Given task 1: Pick out every line of the records below that contains the string "green", and copy each of those lines. Case counts.

As society becomes increasingly dependent on the transfer of mobile data, current technologies appear ill-prepared to handle the demands of the progressively digital-savvy consumer. With more and smarter devices and appliances hitting the market every year, experts believe that the introduction of 5G systems in 2020 will offer a faster, more efficient infrastructure to prepare us for the Internet of Things.
It’s often hard to remember the exact moment that mobile phones made the transition from a luxury item to an essential part of our day-to-day lives.
Despite being invented in 1973 by Martin Cooper, during his time as an engineer at Motorola, it wasn’t until the first generation of 1G devices hit the market in the early eighties that the ball started rolling. At this point, however, mobile phones were very much the territory of wealthy businessmen who could afford the ludicrous charges necessary to gain any use from them.
That all changed in 1991 with the introduction of 2G, also known as second-generation wireless telephone technology. Lower costs, more compact devices and the addition of the Short Message System (or text message) all aided in the proliferation of mobile network coverage – and for the first time, it didn’t seem unreasonable for a growing number of consumers to consider them a worthwhile purchase.
With the introduction of 3G-enabled devices in 1998, industry leaders began to see the real possibilities for a world of mobile connectivity. Although lacking in speed, the ability to send large volumes of data without a cabled connection was, in retrospect, a mind-blowing concept for the average consumer to comprehend.
As mobile systems continued to evolve, data speeds became faster and more power-efficient, while device technology itself began to incorporate features normally only found on a desktop or laptop computer. When the fourth generation of tech (4G) hit the markets in 2008, devices had become so advanced that not only could a user stream high-definition video, facilitate the use of cloud storage and browse the web without hindrance, but the devices themselves were becoming a viable alternative for full computer systems.

(A run of records)
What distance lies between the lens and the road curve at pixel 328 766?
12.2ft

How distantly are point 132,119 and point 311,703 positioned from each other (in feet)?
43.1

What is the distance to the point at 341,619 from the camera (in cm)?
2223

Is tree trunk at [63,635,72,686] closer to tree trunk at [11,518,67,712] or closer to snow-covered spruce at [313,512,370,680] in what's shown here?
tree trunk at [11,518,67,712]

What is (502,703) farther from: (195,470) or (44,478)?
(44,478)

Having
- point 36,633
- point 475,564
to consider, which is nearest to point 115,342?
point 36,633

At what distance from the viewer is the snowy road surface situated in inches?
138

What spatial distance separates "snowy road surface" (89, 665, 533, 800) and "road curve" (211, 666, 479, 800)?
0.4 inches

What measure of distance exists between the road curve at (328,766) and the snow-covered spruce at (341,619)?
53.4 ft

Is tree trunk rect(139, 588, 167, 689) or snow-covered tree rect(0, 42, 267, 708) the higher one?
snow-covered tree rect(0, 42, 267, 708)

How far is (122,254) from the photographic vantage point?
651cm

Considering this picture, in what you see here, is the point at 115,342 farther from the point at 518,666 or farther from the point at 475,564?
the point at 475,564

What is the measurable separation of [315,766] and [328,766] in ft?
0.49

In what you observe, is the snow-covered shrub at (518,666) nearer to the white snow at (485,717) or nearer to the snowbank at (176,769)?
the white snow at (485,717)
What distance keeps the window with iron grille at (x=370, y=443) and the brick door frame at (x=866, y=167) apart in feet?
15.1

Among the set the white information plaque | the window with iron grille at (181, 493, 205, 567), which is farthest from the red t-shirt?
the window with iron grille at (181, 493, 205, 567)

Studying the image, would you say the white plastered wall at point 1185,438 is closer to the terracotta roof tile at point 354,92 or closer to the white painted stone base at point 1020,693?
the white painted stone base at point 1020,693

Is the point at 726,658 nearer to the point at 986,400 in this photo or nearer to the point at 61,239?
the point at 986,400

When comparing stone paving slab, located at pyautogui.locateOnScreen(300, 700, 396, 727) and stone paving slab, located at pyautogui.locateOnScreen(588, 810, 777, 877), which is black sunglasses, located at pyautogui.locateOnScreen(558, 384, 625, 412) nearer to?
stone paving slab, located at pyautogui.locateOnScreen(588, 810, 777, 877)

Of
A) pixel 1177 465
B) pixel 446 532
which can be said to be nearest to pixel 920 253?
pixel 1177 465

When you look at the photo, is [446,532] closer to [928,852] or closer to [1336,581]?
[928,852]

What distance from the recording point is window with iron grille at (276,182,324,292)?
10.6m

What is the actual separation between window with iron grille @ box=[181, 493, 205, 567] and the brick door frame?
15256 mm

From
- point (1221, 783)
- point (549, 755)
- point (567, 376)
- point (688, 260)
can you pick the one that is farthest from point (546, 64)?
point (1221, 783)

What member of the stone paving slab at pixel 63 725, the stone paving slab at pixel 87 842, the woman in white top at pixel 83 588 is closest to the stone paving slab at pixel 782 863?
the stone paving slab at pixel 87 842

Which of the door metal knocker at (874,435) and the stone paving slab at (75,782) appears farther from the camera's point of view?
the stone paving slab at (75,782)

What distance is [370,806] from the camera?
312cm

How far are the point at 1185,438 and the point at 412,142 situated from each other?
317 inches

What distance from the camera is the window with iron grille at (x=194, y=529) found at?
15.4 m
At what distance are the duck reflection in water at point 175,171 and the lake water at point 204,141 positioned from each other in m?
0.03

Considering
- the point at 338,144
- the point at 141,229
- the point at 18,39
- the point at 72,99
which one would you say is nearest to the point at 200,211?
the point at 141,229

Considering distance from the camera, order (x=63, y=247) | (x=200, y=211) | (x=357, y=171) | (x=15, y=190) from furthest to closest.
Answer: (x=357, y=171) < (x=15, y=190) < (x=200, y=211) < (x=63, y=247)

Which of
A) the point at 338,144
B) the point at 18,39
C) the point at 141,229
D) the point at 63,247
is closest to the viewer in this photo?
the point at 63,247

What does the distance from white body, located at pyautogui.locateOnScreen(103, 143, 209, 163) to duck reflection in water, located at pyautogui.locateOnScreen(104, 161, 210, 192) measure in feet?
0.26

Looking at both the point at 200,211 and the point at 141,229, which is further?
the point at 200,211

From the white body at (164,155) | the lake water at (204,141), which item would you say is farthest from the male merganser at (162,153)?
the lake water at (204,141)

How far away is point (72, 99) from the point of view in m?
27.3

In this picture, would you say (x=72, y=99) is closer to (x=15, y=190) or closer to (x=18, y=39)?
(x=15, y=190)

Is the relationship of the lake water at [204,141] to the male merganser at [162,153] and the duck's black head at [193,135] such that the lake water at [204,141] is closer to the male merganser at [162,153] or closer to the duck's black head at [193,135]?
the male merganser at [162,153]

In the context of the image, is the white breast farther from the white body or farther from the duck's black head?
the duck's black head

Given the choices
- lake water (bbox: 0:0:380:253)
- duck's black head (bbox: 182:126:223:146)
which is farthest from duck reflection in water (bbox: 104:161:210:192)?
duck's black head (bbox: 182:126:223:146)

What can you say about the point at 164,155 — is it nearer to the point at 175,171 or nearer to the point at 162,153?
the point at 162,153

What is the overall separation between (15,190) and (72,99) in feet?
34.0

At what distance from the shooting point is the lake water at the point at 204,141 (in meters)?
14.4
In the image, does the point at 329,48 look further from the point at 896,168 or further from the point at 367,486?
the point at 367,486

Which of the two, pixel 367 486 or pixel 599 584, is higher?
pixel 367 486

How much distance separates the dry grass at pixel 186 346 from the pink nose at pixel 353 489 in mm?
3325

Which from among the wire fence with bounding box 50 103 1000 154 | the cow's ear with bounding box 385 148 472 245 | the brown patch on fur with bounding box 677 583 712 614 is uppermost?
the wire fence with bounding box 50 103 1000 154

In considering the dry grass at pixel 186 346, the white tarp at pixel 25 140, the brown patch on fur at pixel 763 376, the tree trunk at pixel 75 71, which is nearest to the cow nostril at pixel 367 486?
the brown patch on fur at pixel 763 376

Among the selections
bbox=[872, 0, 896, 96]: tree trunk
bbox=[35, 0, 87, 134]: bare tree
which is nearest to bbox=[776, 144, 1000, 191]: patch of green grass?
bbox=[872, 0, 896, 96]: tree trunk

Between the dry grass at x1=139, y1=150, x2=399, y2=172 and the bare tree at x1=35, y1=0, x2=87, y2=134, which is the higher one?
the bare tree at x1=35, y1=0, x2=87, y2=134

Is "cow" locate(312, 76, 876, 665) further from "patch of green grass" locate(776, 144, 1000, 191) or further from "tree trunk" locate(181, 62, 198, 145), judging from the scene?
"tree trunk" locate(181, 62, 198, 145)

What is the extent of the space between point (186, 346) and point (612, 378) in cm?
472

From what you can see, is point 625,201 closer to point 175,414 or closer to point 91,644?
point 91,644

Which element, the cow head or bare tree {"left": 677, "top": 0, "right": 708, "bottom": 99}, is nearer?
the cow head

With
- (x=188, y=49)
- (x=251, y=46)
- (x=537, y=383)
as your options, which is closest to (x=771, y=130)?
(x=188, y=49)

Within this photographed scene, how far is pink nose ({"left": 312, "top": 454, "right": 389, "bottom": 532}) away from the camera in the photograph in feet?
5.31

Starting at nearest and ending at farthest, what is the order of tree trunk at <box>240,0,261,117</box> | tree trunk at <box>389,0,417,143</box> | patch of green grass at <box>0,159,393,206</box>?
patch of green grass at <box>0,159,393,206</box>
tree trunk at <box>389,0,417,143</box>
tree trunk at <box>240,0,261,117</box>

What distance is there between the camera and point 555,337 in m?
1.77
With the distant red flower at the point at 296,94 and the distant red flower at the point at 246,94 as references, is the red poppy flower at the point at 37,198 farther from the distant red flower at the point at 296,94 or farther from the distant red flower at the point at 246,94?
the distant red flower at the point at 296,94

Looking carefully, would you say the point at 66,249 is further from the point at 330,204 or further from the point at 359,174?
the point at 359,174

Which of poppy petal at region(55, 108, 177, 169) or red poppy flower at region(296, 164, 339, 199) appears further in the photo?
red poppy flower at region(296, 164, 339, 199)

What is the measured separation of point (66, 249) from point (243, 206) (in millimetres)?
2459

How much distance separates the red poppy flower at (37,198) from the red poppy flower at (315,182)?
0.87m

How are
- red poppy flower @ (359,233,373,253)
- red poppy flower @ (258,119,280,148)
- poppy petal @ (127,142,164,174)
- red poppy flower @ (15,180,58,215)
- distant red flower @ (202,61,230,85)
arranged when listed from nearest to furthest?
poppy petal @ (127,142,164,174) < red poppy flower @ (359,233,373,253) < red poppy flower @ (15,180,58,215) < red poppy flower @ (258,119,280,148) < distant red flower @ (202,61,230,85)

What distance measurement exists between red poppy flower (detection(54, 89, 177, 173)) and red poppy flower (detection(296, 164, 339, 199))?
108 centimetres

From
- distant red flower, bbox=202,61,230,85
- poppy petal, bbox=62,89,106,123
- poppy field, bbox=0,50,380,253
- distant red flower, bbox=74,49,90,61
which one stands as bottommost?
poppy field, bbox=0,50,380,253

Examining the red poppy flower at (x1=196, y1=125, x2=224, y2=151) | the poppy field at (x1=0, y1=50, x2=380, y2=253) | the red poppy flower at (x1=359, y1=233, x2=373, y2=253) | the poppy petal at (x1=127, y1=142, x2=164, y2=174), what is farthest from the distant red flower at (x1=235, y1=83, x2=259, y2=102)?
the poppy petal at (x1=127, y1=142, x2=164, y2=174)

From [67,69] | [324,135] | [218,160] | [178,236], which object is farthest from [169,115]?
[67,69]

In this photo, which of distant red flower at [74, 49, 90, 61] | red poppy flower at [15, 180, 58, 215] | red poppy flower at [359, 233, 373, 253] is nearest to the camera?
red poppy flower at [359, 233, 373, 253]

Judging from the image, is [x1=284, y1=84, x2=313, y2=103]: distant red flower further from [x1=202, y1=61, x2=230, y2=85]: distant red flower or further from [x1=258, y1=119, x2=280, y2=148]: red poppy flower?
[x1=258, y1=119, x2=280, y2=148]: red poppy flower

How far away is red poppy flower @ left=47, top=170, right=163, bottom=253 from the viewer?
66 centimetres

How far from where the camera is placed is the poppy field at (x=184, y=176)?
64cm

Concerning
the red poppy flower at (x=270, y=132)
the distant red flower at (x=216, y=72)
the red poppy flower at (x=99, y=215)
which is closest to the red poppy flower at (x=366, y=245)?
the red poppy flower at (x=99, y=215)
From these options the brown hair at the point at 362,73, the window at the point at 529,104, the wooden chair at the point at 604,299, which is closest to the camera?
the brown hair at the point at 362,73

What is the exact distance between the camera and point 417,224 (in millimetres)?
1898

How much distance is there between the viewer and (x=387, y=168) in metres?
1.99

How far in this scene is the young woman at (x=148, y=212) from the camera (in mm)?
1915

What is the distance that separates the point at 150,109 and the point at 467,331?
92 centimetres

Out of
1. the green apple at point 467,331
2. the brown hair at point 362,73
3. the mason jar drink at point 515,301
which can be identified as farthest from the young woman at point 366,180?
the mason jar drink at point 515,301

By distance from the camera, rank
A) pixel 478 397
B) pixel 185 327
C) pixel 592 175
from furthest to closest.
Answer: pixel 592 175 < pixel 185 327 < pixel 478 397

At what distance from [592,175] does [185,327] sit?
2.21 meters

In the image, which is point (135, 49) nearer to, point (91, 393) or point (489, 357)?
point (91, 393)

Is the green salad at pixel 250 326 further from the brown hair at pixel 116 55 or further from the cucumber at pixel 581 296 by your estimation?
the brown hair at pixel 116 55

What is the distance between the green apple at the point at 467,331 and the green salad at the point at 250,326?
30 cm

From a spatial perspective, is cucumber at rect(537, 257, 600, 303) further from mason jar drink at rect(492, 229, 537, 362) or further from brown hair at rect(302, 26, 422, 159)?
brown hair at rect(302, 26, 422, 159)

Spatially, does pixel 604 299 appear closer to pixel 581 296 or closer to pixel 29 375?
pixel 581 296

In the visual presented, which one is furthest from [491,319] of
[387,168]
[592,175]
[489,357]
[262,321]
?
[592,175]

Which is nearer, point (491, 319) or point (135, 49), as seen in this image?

Given task 2: In the text on mobile phone generations, in what year did 4G reach the market?

Response 1:
which is nearest to bbox=[776, 144, 1000, 191]: patch of green grass?
Is "cow" locate(312, 76, 876, 665) further from "patch of green grass" locate(776, 144, 1000, 191) or further from "tree trunk" locate(181, 62, 198, 145), judging from the scene?
Starting at nearest and ending at farthest, what is the order of tree trunk at <box>240,0,261,117</box> | tree trunk at <box>389,0,417,143</box> | patch of green grass at <box>0,159,393,206</box>?
patch of green grass at <box>0,159,393,206</box>
1. the green apple at point 467,331
Is the green salad at pixel 250 326 further from the brown hair at pixel 116 55 or further from the cucumber at pixel 581 296 by your estimation?
What is the distance between the green apple at the point at 467,331 and the green salad at the point at 250,326?

Response 2: 2008